Saturday, April 1, 2017

Disaster Resilience

Every second, one person is displaced by  disaster. This amounts to three to ten times more displaced people than that which is caused by conflict and war worldwide [14]. Meanwhile, many families are not willing to leave their homes even when a disaster is imminent, fearing their insecure land and property rights may prevent them from later reclaiming their land.

A key factor that influences the magnitude of a disaster is the “exposure” of populations to the threats of the natural event. For instance, floods and severe storms in coastal areas can cause landslides and other disasters. If large populations are settled in these areas, then there is a probability of many casualties [15].

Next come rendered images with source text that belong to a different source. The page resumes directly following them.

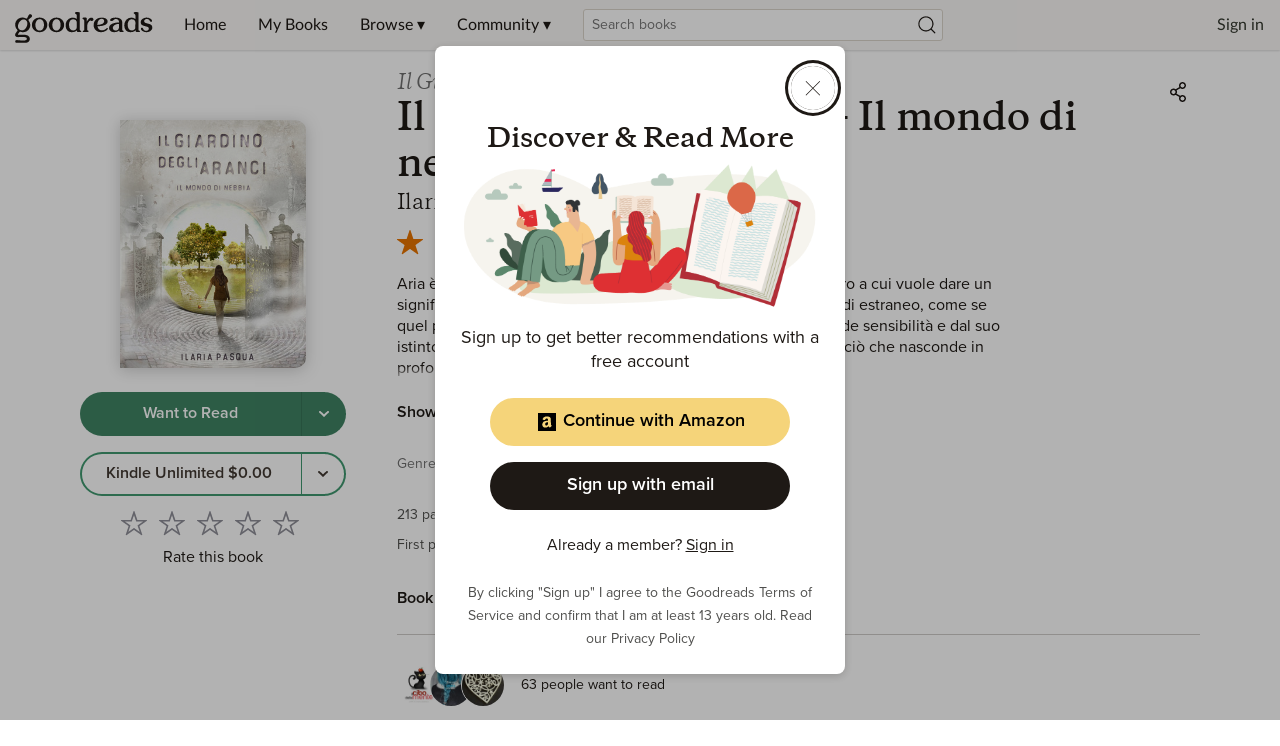

--- FILE ---
content_type: text/html; charset=utf-8
request_url: https://www.google.com/recaptcha/api2/aframe
body_size: 263
content:
<!DOCTYPE HTML><html><head><meta http-equiv="content-type" content="text/html; charset=UTF-8"></head><body><script nonce="sIryvssOgJ_1Xd4MSr4j5w">/** Anti-fraud and anti-abuse applications only. See google.com/recaptcha */ try{var clients={'sodar':'https://pagead2.googlesyndication.com/pagead/sodar?'};window.addEventListener("message",function(a){try{if(a.source===window.parent){var b=JSON.parse(a.data);var c=clients[b['id']];if(c){var d=document.createElement('img');d.src=c+b['params']+'&rc='+(localStorage.getItem("rc::a")?sessionStorage.getItem("rc::b"):"");window.document.body.appendChild(d);sessionStorage.setItem("rc::e",parseInt(sessionStorage.getItem("rc::e")||0)+1);localStorage.setItem("rc::h",'1768728555557');}}}catch(b){}});window.parent.postMessage("_grecaptcha_ready", "*");}catch(b){}</script></body></html>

In urban settings around the world, there is high demand but limited availability of land in safe areas. This may result in more disadvantaged and lower-income populations settling in high risk areas or illegally occupying land to build their homes. These may be places where local governments are not willing to provide basic services such as drinking water, sanitation, or electricity. Add to this the lack of secure land tenure, which deters households from investing in upgrades and maintenance. The totality of these circumstances dramatically inhibits the resiliency of these communities.

Furthermore, when a disaster strikes, people living in illegal settlements often do not receive government support, or even support from some aid organizations. Secure land tenure often becomes a criteria for selecting beneficiaries of aid, even when this criteria may be unfair or against humanitarian principles.

A city that is inclusive for all households must ensure access to safe land for current inhabitants and for those who will arrive in the near future. It requires land management and urban planning that seriously takes into consideration environmental issues, hazard mapping, livelihoods and gender issues.

In areas that are prone to a moderate risk of disaster, there may be adequate technical solutions for mitigating this risk, such as the development of infrastructure, sea walls, river embankments, or resistant, elevated, anti-seismic buildings.

These solutions necessitate “real” sustainable development: sustainable development that considers human rights and  socioeconomic and environmental impacts. Sustainable and inclusive cities can ensure better access to land, public services and infrastructure. A primary goal sustainable development is to assist households and communities to be more resilient to natural disasters.

Security of tenure and sound land management and information systems are key to reconstruction, essential elements of resilient settlements.